# What could the fourth quantum number of a 2s^2 electron be?

Mar 12, 2016

$- \frac{1}{2}$

#### Explanation:

As you know, a total of four quantum numbers are used to describe the positions and the spin of an electron in an atom.

In your case, you must decide which possible values can be assigned to the fourth quantum number of an electron that resides in a $2 {s}^{2}$ orbital.

The principal quantum number describes the energy level, or shell, on which the electron resides. In this case, the electron is located on the second energy level, so $n = 2$.

The angular momentum quantum number, $l$, describes the subshell in which the electron is located. For an s-orbital, the angular momentum quantum number is equal to $l = 0$.

The magnetic quantum number, ${m}_{l}$, tells you the specific orbital in which you can find the electron. For an s-orbital, the magnetic quantum number can only take the value $0$, since it depends on the value of $l$

${m}_{l} = - l , - \left(l - 1\right) , \ldots , - 1 , 0 , 1 , \ldots , \left(l - 1\right) , l$

Finally, the spin quantum number, ${m}_{s}$, can only take two possible values, $\pm \frac{1}{2}$.

Now, the s-orbital can hold a maximum of two electrons. The first electron will have ${m}_{s} = + \frac{1}{2}$ and the second electron would have ${m}_{s} = - \frac{1}{2}$.

The first electron to occupy the 2s-orbital would be represented using the notation $2 {s}^{1}$, while the second electron would be represented using the notation $2 {s}^{2}$.
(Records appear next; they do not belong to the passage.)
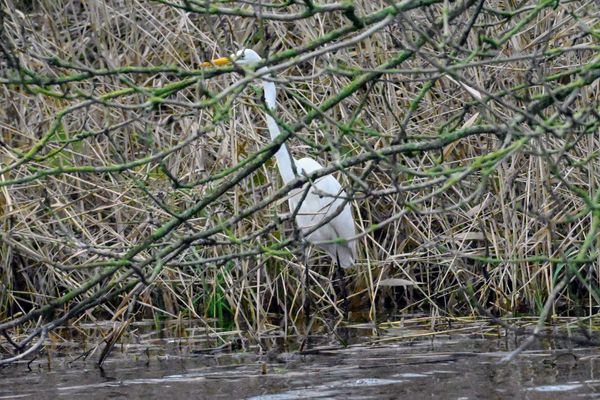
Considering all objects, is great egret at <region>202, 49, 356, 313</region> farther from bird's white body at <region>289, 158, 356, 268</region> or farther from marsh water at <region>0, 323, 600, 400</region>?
marsh water at <region>0, 323, 600, 400</region>

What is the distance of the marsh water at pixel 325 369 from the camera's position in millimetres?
4176

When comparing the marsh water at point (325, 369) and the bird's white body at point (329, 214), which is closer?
the marsh water at point (325, 369)

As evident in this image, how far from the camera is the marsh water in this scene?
4176 mm

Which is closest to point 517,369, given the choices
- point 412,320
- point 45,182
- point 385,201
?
point 412,320

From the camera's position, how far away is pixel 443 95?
20.8 feet

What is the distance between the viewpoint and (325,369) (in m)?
4.79

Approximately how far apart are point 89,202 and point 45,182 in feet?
1.72

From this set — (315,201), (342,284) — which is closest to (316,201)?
(315,201)

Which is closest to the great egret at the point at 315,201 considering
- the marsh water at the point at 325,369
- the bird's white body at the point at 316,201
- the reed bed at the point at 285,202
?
the bird's white body at the point at 316,201

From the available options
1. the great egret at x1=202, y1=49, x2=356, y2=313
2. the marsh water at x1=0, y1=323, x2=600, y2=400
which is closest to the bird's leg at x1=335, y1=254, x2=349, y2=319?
the great egret at x1=202, y1=49, x2=356, y2=313

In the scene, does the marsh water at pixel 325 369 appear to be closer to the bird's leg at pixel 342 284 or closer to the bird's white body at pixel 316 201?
the bird's leg at pixel 342 284

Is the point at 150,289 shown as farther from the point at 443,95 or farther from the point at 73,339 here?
the point at 443,95

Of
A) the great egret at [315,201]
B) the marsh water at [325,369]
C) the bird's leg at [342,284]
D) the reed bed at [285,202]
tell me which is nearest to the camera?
the marsh water at [325,369]

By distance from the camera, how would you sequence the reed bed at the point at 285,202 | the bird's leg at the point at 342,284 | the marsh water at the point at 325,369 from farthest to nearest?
the bird's leg at the point at 342,284 < the reed bed at the point at 285,202 < the marsh water at the point at 325,369
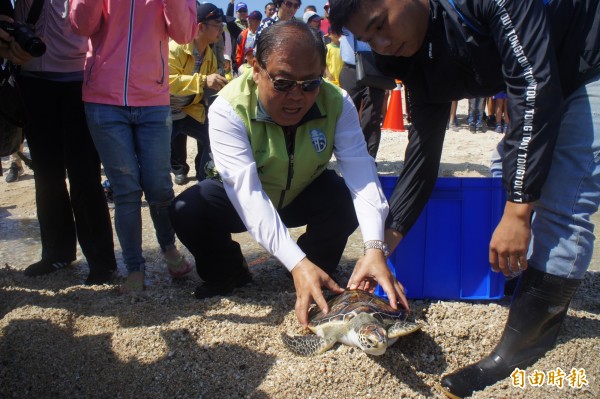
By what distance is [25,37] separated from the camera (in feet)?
6.70

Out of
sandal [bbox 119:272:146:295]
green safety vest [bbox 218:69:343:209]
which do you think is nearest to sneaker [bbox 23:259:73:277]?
sandal [bbox 119:272:146:295]

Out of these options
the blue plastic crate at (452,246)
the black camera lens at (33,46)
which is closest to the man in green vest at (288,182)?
the blue plastic crate at (452,246)

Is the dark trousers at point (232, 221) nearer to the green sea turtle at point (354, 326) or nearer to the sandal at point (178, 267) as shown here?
the sandal at point (178, 267)

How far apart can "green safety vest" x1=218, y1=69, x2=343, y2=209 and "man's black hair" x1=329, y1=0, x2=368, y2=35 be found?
1.47 feet

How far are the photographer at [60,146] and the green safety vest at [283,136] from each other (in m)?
0.83

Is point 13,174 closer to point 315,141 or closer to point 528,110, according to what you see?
point 315,141

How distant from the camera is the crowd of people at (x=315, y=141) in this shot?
1.57 m

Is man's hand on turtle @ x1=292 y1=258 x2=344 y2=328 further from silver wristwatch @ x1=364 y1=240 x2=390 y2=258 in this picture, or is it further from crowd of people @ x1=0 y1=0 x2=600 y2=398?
silver wristwatch @ x1=364 y1=240 x2=390 y2=258

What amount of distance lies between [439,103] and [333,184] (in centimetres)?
60

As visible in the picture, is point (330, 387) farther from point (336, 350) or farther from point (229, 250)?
point (229, 250)

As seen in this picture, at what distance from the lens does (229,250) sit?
2.37 m

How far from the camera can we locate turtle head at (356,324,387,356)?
1.57 meters

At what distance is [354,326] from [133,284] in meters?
1.22

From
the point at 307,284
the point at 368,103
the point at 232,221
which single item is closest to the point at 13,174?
the point at 368,103
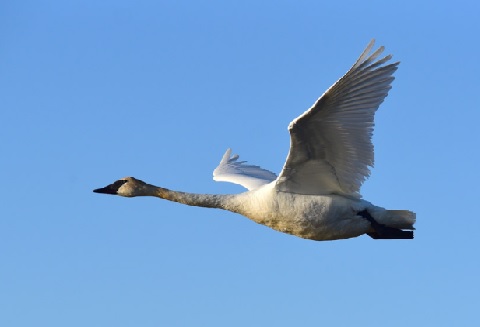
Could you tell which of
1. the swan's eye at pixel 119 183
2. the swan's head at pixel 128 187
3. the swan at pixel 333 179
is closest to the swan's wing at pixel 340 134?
the swan at pixel 333 179

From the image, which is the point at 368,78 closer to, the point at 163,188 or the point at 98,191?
the point at 163,188

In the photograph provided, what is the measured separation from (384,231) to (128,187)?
4267mm

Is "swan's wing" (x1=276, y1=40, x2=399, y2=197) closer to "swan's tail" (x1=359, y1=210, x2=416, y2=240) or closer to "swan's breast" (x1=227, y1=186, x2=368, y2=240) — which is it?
"swan's breast" (x1=227, y1=186, x2=368, y2=240)

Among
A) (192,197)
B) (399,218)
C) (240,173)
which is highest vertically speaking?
(240,173)

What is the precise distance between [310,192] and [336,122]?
163 cm

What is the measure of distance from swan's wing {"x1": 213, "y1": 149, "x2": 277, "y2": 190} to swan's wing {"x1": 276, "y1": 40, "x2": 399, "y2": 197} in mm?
2881

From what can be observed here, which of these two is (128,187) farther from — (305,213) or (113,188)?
(305,213)

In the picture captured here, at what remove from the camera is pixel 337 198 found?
56.1 feet

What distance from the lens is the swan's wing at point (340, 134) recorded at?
15.6m

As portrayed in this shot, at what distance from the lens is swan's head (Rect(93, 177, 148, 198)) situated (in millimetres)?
18547

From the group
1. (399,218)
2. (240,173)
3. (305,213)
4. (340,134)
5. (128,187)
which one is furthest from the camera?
(240,173)

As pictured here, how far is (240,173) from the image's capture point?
2134 cm

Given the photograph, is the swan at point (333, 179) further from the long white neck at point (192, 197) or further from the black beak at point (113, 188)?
the black beak at point (113, 188)

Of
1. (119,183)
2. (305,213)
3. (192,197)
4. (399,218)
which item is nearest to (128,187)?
(119,183)
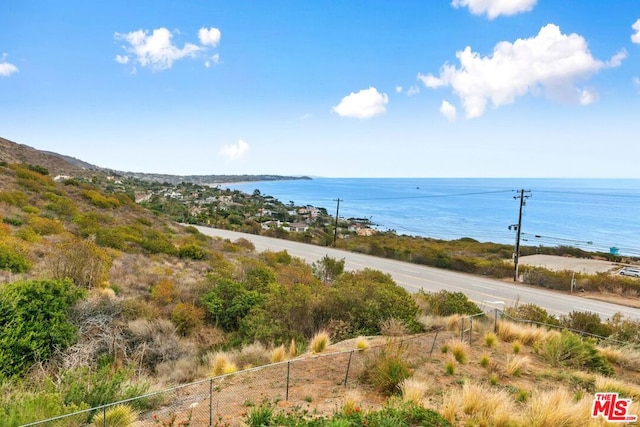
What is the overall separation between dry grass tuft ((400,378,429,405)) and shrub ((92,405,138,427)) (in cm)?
399

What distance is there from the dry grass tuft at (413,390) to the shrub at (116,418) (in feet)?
13.1

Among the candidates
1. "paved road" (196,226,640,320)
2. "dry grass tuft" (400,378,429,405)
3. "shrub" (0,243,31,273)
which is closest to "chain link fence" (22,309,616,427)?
"dry grass tuft" (400,378,429,405)

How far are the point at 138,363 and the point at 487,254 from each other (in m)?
45.7

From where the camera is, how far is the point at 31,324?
7984 mm

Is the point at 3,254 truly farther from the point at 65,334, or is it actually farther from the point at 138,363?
the point at 138,363

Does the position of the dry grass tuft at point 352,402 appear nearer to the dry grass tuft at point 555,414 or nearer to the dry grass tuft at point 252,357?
the dry grass tuft at point 555,414

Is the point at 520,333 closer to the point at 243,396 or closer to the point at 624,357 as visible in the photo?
the point at 624,357

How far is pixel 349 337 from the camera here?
35.5ft

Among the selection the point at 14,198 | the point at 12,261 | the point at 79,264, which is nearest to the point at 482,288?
the point at 79,264

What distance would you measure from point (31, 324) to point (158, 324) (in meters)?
2.68

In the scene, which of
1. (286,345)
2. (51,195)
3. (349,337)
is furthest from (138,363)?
(51,195)

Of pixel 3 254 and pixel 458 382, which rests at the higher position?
pixel 3 254

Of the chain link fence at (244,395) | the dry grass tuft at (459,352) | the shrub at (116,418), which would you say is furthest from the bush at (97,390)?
the dry grass tuft at (459,352)

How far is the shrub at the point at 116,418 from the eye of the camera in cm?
514
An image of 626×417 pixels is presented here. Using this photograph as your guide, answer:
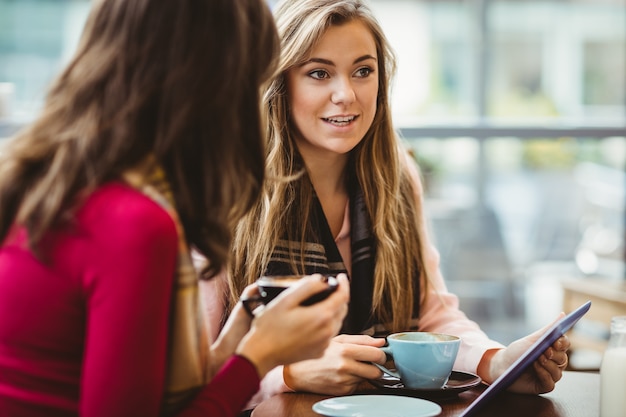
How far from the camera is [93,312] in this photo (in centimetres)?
99

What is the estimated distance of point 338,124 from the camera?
6.14ft

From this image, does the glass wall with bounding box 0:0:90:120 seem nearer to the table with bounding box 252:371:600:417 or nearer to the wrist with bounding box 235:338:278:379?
the table with bounding box 252:371:600:417

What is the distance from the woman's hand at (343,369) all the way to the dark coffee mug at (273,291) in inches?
7.4

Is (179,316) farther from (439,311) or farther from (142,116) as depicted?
(439,311)

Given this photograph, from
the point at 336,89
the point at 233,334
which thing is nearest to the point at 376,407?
the point at 233,334

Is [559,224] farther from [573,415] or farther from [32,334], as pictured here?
[32,334]

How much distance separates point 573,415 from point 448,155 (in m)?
2.93

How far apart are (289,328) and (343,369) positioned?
291mm

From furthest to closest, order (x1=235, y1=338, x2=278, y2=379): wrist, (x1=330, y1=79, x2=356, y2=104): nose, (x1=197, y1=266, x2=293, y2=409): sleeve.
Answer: (x1=330, y1=79, x2=356, y2=104): nose < (x1=197, y1=266, x2=293, y2=409): sleeve < (x1=235, y1=338, x2=278, y2=379): wrist

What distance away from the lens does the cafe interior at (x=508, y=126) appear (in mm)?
4215

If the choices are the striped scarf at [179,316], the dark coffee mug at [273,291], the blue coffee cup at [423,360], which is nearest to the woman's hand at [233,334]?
the dark coffee mug at [273,291]

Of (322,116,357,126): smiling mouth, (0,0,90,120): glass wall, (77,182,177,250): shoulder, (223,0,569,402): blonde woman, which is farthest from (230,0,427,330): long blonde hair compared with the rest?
(0,0,90,120): glass wall

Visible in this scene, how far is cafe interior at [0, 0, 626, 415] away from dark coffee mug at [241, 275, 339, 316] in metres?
2.93

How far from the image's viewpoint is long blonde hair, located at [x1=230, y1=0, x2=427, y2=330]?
1.85m
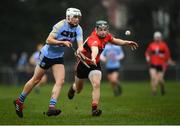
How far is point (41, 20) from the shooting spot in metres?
56.6

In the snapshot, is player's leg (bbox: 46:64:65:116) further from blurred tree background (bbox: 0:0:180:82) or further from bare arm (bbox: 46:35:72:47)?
blurred tree background (bbox: 0:0:180:82)

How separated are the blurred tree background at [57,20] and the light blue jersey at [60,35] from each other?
120 feet

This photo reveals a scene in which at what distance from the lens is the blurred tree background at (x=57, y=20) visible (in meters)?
54.1

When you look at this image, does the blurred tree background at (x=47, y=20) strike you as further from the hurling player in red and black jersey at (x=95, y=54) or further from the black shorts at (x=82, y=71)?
the hurling player in red and black jersey at (x=95, y=54)

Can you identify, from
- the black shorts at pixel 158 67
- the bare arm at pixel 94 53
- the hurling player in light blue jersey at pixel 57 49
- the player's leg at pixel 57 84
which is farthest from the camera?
the black shorts at pixel 158 67

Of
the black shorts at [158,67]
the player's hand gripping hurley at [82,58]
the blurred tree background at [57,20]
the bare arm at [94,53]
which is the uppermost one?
the bare arm at [94,53]

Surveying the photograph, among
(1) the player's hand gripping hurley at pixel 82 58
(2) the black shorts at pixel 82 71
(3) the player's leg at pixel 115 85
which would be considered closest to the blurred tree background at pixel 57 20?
(3) the player's leg at pixel 115 85

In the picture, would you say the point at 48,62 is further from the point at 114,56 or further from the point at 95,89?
the point at 114,56

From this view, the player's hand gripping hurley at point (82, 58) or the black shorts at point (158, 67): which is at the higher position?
the player's hand gripping hurley at point (82, 58)

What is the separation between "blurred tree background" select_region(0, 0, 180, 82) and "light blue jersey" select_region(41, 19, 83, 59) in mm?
36635

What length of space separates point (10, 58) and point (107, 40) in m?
38.4

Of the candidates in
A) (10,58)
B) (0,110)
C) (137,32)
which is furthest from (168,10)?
(0,110)

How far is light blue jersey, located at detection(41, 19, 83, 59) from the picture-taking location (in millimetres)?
16250

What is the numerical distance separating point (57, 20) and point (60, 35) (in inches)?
1545
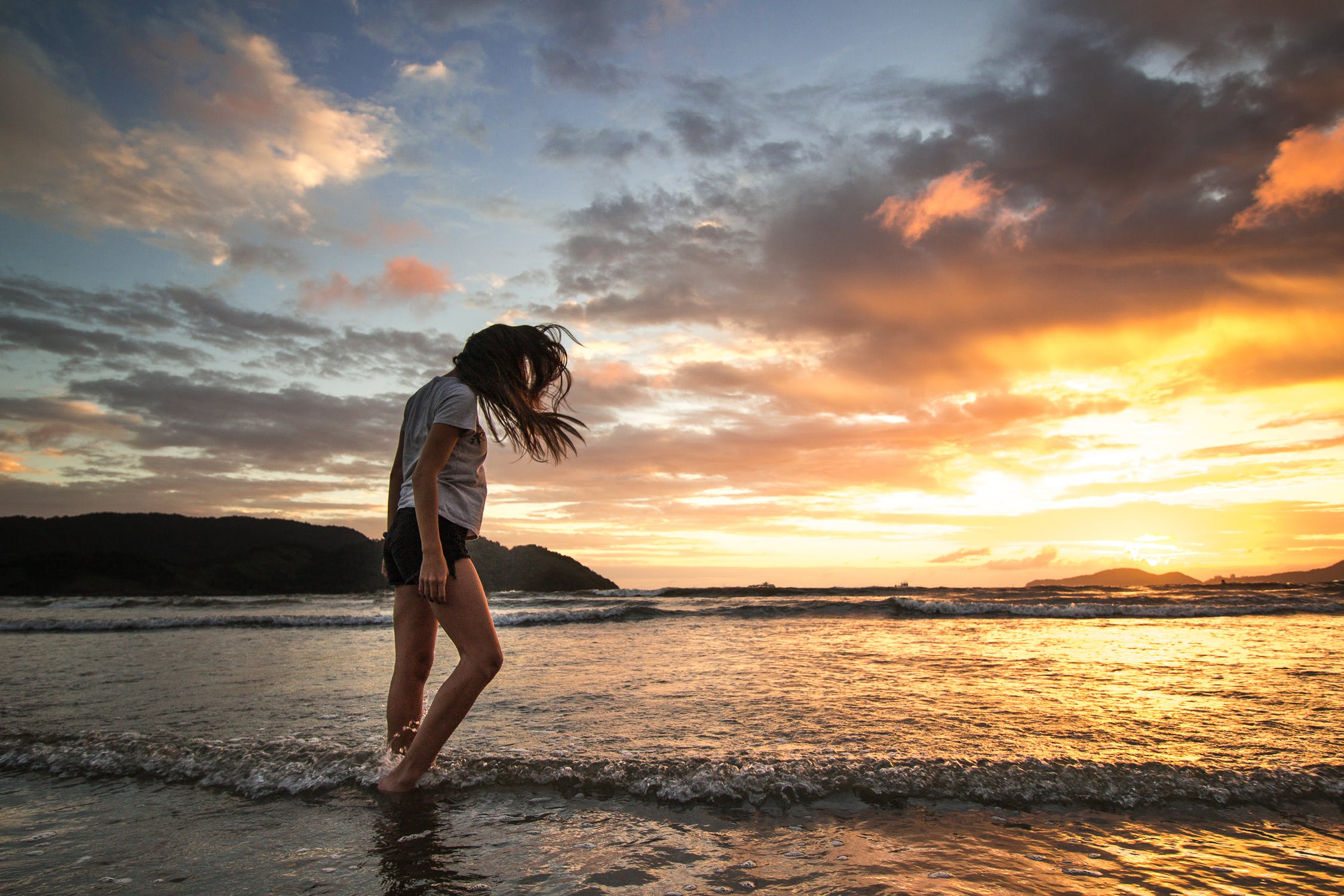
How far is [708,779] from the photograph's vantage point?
3172mm

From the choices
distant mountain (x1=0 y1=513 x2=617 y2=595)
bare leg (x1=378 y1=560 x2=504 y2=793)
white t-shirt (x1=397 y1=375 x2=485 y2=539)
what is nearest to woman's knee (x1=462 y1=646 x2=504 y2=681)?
bare leg (x1=378 y1=560 x2=504 y2=793)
This means that the fourth quantum number for a $2 {s}^{2}$ electron is

${m}_{s} = - \frac{1}{2} \to$ spin-down

This implies that the 2s-orbital already contains an electron that has

${m}_{s} = + \frac{1}{2} \to$ spin-up

You can put all this together to find the quantum number set that describes the $2 {s}^{2}$ electron

$n = 2 , l = 0 , {m}_{l} = 0 , {m}_{s} = - \frac{1}{2}$